Grand Slam singles results
- Australian Open: 1R (1993, 1997, 1998, 1999, 2002)
- French Open: 3R (1996)
- Wimbledon: 3R (1993)
- US Open: 2R (2000)

Doubles
- Career record: 70–77
- Career titles: 6 ITF
- Highest ranking: No. 90 (22 September 1997)

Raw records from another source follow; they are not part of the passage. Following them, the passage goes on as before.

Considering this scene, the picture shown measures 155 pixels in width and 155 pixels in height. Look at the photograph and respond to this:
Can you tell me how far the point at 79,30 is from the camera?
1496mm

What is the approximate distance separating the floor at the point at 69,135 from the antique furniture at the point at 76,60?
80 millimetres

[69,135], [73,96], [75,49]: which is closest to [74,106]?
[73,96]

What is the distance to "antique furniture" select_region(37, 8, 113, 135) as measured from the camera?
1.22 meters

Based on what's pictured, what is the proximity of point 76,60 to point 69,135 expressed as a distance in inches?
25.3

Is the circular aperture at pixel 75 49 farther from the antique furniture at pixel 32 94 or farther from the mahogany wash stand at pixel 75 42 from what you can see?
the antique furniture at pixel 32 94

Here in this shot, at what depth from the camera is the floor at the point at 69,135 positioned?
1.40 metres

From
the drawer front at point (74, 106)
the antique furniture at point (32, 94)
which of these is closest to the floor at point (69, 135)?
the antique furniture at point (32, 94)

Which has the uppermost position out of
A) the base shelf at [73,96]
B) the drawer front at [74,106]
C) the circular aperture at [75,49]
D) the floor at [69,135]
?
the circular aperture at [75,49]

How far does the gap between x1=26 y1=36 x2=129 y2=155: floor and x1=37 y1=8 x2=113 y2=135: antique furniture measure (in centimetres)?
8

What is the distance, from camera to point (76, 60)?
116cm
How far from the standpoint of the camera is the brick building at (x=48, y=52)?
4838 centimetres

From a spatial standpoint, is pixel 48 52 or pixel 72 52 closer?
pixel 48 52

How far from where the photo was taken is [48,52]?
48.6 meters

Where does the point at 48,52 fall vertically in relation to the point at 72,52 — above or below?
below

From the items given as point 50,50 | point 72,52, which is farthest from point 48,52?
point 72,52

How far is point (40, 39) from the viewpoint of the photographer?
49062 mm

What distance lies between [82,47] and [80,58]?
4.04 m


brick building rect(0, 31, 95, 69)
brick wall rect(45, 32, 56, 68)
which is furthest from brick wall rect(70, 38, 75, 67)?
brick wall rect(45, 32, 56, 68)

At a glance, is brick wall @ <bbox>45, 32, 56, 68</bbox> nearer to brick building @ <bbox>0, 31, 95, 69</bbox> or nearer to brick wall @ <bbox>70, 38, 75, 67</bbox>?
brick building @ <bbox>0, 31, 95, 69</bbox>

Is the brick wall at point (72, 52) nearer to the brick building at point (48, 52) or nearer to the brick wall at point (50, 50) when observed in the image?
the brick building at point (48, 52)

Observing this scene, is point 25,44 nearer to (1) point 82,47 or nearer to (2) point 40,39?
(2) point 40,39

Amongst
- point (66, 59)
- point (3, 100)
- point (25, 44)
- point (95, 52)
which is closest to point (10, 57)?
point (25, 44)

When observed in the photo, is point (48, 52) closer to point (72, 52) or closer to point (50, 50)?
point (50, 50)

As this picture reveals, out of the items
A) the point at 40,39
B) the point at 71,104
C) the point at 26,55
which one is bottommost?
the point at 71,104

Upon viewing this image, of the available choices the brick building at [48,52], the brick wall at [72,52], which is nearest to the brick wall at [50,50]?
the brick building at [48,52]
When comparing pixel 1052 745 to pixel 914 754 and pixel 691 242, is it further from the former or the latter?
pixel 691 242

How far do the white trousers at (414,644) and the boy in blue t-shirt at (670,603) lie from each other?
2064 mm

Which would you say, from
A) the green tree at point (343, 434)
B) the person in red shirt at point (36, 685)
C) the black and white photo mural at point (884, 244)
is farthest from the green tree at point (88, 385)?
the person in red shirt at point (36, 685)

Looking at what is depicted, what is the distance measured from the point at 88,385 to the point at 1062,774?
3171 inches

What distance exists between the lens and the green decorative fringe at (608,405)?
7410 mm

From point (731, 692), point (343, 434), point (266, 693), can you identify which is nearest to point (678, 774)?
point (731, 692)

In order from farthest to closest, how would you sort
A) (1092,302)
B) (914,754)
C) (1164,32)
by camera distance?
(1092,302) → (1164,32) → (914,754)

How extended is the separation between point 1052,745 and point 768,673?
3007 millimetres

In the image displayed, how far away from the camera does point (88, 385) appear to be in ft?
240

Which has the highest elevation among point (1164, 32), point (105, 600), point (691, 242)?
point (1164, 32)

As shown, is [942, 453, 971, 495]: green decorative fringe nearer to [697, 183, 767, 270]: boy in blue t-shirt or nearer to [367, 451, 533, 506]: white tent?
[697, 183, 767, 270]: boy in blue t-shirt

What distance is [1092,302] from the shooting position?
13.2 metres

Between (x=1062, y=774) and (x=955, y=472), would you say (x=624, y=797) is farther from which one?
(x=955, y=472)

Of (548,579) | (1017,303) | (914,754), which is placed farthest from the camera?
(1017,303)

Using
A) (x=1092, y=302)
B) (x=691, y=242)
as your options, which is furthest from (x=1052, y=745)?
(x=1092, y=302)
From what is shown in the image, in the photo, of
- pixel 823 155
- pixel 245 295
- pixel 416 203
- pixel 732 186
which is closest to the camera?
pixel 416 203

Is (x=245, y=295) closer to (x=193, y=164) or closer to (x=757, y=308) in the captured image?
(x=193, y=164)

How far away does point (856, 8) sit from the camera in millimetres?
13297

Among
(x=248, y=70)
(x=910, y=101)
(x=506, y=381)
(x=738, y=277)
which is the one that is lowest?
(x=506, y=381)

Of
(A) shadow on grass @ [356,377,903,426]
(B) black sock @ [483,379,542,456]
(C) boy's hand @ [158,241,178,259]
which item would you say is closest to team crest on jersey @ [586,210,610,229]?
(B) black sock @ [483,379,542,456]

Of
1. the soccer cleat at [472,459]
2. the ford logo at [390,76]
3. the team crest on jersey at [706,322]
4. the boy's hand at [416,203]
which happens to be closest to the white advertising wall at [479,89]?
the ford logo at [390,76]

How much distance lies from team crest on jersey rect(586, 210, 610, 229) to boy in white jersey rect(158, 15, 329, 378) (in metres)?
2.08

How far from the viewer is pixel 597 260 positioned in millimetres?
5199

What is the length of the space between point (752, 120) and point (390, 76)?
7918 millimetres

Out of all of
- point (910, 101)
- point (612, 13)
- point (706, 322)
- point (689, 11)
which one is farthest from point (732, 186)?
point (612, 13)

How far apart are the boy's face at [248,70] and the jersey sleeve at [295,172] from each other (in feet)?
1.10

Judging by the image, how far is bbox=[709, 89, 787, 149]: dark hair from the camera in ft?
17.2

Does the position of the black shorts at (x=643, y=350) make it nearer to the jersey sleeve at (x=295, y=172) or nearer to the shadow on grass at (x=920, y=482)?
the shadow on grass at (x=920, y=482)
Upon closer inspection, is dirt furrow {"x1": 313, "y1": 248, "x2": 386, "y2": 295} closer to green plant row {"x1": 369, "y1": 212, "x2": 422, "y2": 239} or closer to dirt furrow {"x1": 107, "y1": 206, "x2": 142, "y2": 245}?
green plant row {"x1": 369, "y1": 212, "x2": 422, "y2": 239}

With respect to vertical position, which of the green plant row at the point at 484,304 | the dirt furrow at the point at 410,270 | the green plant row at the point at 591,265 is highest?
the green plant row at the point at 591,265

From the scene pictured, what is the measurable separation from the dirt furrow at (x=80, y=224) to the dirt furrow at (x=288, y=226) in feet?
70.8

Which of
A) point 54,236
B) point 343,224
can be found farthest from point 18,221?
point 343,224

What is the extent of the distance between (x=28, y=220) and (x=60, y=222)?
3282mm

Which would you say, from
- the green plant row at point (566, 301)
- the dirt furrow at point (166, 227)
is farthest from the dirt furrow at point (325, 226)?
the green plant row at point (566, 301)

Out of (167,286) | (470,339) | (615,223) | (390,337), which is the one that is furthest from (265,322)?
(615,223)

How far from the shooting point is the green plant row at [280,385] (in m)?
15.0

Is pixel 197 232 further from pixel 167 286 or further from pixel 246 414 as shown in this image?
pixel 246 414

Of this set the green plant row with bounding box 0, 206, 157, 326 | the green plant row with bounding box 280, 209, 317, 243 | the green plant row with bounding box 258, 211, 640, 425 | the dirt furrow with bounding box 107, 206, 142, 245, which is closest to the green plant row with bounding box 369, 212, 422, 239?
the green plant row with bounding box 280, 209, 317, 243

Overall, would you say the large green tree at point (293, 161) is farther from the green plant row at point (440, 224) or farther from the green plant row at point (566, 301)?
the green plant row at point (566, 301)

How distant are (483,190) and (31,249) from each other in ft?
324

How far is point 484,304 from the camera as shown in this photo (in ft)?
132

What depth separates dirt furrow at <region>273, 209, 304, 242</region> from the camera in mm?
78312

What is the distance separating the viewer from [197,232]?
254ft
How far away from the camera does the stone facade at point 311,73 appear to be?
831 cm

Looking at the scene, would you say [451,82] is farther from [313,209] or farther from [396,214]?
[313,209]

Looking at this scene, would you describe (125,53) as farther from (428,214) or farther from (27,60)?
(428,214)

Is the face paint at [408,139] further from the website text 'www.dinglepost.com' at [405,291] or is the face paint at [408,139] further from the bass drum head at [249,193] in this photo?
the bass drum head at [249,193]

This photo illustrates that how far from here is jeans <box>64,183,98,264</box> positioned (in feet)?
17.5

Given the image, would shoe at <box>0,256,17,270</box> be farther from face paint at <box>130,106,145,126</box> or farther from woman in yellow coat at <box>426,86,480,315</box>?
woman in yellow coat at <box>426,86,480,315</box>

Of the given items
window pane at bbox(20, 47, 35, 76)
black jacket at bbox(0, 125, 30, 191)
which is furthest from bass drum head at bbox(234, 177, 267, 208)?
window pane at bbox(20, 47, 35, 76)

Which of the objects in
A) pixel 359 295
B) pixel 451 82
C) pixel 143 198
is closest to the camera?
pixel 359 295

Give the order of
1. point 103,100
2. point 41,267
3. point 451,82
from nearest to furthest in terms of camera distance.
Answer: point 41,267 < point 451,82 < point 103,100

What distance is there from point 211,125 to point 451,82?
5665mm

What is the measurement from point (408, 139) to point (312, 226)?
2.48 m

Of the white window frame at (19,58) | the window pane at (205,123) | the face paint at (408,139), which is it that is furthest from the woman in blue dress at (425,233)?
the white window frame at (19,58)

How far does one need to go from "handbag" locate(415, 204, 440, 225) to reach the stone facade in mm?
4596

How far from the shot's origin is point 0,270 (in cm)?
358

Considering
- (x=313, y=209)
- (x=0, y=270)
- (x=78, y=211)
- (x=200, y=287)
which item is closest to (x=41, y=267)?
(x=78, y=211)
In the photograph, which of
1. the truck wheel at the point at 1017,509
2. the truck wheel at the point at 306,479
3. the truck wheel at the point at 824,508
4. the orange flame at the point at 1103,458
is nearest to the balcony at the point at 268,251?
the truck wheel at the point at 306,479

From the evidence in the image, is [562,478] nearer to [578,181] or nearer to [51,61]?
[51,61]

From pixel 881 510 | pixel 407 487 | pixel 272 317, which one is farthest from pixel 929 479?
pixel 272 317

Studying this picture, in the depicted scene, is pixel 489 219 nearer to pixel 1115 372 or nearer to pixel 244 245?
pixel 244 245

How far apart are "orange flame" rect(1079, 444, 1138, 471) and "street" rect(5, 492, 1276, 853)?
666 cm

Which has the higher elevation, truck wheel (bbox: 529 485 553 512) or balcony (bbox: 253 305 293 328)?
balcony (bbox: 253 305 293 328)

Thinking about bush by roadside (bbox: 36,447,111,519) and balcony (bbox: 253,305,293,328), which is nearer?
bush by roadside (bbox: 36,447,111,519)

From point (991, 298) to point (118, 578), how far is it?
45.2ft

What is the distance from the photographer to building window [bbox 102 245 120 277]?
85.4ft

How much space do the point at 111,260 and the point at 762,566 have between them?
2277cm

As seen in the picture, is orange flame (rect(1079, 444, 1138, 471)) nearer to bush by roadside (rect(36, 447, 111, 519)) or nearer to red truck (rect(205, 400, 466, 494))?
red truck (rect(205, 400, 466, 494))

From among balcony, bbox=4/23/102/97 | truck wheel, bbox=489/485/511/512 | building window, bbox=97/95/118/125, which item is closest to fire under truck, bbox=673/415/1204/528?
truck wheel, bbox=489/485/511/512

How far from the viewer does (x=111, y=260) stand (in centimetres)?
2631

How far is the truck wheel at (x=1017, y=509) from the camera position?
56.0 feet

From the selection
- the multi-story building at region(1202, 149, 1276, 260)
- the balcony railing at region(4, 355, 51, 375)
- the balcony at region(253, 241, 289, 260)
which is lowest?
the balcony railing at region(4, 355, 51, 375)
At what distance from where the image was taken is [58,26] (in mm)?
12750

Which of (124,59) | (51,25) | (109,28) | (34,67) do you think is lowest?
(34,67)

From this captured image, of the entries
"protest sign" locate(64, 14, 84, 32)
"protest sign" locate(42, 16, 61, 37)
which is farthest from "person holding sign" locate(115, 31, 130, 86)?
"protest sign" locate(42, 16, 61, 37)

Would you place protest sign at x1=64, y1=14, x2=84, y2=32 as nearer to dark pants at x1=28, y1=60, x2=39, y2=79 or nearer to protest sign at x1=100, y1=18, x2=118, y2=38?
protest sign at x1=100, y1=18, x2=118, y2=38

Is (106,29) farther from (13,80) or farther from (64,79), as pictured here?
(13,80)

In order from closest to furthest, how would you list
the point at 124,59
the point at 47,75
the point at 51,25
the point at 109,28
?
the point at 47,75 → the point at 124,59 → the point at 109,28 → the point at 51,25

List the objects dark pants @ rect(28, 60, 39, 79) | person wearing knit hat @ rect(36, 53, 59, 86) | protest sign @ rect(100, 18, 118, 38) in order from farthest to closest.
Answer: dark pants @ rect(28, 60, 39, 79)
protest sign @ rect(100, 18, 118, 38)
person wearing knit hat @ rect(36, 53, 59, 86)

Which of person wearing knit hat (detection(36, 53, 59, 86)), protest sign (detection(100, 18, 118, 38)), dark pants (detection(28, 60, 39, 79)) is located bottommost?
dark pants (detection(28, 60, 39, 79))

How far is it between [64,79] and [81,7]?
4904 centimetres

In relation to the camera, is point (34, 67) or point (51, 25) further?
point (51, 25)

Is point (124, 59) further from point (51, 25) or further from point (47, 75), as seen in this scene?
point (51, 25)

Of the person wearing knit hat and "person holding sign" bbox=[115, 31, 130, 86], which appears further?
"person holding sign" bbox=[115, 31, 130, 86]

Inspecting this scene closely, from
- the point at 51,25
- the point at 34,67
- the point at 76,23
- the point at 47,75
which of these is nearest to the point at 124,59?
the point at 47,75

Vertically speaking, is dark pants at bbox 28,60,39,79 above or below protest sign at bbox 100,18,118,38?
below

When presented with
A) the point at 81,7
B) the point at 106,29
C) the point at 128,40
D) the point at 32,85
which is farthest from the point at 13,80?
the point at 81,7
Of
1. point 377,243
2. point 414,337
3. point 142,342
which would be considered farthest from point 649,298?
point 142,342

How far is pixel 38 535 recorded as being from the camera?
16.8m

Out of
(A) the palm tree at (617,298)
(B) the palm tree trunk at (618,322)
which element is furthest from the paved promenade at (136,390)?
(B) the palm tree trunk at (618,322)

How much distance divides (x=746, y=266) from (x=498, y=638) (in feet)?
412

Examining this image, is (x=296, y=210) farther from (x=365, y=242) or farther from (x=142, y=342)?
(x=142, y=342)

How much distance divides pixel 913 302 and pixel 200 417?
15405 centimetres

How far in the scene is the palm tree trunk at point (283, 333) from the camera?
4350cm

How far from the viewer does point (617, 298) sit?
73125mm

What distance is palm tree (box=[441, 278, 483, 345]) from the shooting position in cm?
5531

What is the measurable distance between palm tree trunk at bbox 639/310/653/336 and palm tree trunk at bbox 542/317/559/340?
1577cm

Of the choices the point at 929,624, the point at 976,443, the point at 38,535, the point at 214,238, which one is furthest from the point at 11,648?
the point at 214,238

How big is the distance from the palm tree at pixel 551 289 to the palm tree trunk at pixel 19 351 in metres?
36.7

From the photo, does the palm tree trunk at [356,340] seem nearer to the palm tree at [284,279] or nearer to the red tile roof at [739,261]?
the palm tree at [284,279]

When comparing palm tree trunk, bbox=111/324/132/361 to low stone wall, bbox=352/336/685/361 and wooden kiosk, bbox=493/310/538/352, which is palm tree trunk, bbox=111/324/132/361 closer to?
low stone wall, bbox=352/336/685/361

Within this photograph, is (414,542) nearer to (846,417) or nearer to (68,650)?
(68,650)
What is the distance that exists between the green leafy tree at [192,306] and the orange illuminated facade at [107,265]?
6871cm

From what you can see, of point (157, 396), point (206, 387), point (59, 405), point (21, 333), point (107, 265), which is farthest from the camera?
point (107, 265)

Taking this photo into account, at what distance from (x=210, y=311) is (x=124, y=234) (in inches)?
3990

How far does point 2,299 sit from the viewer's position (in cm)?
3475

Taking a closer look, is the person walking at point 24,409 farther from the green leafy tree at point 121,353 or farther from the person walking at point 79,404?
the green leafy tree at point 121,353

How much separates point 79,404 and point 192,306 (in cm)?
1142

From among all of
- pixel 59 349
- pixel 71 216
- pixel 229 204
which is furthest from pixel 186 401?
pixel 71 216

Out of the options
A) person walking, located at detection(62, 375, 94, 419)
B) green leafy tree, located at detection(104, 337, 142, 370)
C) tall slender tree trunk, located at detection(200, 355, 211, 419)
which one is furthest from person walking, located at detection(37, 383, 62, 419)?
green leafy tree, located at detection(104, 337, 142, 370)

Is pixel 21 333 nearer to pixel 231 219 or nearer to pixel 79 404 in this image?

Grand Slam doubles results
- Australian Open: 1R (1997, 1998, 1999)
- French Open: 3R (1997)
- Wimbledon: 2R (1997)
- US Open: 1R (1995, 1997)

= Gloria Pizzichini =

Italian tennis player (born 1975)

Gloria Pizzichini (born 24 July 1975) is an Italian former tennis player.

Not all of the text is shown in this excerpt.